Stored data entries
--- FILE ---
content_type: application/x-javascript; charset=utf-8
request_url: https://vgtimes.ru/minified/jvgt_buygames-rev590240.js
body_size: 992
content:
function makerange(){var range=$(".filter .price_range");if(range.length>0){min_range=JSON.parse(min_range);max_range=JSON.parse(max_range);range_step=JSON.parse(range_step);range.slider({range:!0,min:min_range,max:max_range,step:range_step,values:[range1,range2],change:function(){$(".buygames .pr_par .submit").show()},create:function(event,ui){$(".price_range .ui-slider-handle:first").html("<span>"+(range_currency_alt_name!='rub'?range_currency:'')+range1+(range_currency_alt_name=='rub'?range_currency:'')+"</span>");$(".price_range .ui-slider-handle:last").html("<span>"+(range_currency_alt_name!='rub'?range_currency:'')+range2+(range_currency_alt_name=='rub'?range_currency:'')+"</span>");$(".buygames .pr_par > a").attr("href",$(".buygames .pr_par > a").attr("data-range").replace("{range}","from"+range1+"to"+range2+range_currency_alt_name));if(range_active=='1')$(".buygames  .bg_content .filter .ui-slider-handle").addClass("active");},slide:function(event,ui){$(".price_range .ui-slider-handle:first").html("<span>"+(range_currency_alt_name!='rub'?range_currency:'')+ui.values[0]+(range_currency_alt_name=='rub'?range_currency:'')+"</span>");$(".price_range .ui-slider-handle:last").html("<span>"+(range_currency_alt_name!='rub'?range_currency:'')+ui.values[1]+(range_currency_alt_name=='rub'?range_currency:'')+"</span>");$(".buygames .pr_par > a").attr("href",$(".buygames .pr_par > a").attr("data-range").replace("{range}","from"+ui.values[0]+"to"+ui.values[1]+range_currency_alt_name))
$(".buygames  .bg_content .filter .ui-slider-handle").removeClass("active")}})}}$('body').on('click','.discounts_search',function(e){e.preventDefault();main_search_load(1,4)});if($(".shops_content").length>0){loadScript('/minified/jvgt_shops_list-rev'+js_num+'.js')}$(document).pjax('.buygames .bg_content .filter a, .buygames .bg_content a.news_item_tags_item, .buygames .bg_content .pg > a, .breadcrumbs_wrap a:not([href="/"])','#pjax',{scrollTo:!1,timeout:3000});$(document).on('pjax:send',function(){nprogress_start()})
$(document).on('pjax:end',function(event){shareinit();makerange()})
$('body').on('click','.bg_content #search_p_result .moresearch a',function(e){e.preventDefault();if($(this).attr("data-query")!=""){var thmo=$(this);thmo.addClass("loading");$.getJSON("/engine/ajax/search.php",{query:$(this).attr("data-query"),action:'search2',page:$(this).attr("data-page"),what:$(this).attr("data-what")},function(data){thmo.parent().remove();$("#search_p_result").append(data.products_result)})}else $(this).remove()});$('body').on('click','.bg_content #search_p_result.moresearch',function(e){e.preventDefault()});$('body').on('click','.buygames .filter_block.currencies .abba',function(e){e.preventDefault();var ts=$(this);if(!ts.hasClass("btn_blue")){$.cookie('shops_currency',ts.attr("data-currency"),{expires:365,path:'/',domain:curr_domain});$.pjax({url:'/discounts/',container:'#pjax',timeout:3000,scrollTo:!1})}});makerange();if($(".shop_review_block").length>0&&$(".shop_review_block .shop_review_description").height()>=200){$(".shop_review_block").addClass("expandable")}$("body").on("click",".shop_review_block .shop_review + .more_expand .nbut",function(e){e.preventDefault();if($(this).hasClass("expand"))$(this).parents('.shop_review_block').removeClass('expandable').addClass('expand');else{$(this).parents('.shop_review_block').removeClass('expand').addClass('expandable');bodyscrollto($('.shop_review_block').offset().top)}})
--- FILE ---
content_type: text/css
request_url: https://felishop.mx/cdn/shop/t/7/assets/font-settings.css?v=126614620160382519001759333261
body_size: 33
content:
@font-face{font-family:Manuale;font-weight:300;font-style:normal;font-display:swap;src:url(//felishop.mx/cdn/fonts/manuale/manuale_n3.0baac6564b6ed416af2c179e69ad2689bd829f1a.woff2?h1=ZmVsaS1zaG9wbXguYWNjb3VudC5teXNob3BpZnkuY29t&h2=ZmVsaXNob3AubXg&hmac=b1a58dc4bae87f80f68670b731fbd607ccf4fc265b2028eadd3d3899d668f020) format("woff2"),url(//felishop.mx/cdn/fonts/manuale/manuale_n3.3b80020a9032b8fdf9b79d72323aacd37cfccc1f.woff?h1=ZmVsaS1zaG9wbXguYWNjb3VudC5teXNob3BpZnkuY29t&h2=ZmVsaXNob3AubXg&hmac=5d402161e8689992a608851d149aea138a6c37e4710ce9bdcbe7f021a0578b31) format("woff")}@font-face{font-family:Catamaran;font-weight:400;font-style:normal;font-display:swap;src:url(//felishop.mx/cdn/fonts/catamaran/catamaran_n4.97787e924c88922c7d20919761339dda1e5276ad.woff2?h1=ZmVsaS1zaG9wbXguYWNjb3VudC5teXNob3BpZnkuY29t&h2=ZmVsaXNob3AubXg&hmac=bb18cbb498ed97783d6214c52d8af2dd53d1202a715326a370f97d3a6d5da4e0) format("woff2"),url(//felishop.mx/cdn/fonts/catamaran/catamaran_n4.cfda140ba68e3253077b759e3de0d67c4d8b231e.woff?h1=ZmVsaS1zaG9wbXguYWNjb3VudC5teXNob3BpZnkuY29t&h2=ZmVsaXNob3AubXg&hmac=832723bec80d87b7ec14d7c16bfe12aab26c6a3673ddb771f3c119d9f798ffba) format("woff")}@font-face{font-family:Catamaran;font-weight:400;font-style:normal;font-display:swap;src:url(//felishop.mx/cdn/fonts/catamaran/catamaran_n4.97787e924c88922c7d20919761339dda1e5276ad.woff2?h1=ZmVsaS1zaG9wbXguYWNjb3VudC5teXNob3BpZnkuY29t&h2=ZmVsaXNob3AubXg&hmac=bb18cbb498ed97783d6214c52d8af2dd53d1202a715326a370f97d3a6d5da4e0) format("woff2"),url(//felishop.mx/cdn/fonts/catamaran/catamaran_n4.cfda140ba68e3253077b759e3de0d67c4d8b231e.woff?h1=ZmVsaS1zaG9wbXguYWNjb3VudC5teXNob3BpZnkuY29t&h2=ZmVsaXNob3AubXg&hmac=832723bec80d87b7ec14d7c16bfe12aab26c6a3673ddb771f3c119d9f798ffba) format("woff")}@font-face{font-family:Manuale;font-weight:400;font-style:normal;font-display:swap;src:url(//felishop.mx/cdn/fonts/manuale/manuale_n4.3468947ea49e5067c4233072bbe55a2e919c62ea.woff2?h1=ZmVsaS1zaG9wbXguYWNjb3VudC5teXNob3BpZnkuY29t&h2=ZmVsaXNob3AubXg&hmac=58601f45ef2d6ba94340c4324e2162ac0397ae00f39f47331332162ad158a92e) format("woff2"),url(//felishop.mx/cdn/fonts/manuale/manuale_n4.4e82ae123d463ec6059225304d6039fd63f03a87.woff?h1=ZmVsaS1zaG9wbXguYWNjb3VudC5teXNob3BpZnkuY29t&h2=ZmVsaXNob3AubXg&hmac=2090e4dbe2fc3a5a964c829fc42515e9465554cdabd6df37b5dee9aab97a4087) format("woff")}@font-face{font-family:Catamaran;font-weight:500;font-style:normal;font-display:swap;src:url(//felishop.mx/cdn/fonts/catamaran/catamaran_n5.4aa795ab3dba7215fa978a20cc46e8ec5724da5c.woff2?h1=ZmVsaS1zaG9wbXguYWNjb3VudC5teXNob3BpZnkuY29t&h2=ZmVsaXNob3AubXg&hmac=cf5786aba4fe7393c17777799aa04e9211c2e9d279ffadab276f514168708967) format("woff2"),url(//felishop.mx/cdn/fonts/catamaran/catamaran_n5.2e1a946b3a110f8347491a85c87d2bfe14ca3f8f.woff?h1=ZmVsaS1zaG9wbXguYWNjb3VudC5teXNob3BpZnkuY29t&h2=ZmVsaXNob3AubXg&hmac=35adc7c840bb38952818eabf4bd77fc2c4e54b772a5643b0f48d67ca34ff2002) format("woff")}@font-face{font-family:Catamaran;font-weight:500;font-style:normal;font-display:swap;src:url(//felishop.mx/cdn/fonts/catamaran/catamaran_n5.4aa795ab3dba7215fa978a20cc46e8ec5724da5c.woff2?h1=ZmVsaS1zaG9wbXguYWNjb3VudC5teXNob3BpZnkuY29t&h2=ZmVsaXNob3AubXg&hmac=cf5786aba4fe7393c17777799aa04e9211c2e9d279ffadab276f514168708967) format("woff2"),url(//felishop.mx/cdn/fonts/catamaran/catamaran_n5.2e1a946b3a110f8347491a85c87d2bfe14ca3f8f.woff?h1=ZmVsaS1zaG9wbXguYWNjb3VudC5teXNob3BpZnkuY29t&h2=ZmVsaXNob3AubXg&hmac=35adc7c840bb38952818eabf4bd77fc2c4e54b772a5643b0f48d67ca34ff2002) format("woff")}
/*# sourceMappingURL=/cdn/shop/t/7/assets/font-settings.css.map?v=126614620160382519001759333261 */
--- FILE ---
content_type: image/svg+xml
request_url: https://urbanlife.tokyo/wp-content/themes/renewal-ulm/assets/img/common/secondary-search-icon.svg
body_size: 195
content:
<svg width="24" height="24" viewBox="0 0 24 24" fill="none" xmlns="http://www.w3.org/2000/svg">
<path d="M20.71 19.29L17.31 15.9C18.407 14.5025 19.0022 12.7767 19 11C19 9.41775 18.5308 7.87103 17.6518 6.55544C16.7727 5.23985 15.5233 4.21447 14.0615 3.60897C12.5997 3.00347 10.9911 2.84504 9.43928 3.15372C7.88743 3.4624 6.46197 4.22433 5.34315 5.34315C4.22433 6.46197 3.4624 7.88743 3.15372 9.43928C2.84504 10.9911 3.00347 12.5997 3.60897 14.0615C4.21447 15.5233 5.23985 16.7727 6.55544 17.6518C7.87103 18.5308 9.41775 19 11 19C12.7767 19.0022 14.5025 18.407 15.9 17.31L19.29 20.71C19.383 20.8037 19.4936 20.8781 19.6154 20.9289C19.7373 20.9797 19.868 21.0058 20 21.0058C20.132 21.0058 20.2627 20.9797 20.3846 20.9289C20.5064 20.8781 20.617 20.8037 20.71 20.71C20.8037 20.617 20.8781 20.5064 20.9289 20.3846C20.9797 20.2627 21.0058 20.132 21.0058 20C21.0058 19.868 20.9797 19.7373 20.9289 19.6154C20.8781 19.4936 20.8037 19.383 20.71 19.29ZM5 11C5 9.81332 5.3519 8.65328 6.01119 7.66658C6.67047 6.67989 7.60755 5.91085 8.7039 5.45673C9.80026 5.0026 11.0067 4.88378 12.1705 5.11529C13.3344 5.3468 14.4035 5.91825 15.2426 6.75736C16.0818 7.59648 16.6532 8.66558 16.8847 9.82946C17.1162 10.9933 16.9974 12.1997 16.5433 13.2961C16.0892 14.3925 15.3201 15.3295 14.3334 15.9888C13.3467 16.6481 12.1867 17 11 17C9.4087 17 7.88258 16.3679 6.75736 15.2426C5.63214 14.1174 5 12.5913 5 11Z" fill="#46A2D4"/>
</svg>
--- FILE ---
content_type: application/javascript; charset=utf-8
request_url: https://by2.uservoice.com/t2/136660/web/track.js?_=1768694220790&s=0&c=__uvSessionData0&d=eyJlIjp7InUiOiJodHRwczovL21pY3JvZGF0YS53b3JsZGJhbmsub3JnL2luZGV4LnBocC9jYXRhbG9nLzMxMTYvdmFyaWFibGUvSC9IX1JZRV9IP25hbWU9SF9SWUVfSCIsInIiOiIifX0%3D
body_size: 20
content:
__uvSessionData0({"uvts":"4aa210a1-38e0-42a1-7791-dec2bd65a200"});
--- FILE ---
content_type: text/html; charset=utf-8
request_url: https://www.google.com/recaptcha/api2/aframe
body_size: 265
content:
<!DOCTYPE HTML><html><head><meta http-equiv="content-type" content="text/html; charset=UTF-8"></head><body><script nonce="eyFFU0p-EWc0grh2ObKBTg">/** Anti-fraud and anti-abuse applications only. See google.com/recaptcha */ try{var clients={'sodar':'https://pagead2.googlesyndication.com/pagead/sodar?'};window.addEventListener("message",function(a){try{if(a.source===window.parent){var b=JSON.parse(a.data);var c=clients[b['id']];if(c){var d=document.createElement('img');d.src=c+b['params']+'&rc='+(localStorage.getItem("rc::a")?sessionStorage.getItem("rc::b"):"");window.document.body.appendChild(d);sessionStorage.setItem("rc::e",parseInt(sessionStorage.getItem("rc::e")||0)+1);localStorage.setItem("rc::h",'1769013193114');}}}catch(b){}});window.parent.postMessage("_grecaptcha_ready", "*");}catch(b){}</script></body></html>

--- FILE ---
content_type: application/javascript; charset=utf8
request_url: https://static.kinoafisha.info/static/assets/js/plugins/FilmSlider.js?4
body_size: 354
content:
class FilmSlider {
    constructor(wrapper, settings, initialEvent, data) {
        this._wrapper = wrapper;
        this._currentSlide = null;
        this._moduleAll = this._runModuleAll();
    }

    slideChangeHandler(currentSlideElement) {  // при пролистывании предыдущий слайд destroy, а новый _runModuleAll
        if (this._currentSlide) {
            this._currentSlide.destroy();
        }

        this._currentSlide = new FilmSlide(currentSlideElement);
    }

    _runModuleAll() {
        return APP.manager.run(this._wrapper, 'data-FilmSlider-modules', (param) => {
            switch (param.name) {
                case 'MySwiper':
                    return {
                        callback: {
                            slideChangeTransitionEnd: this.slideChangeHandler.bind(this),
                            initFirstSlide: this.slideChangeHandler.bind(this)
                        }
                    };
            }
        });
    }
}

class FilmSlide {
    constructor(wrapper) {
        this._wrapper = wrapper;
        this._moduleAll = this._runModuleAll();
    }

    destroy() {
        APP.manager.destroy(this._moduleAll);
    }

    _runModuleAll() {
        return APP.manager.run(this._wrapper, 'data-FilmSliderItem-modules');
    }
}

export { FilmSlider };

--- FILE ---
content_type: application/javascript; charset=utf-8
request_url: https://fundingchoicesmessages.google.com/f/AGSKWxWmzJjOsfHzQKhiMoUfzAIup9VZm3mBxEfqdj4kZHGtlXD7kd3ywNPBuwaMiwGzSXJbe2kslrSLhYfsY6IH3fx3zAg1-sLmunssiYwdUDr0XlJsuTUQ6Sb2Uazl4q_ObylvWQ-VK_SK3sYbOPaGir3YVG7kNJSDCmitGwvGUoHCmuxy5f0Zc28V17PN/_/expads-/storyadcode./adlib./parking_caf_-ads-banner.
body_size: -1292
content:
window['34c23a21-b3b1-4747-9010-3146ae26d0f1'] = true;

Exercise requirements
Nothing but a number is wanted: report how many lines in the entries above contain the string "minified".

Exercise answer
2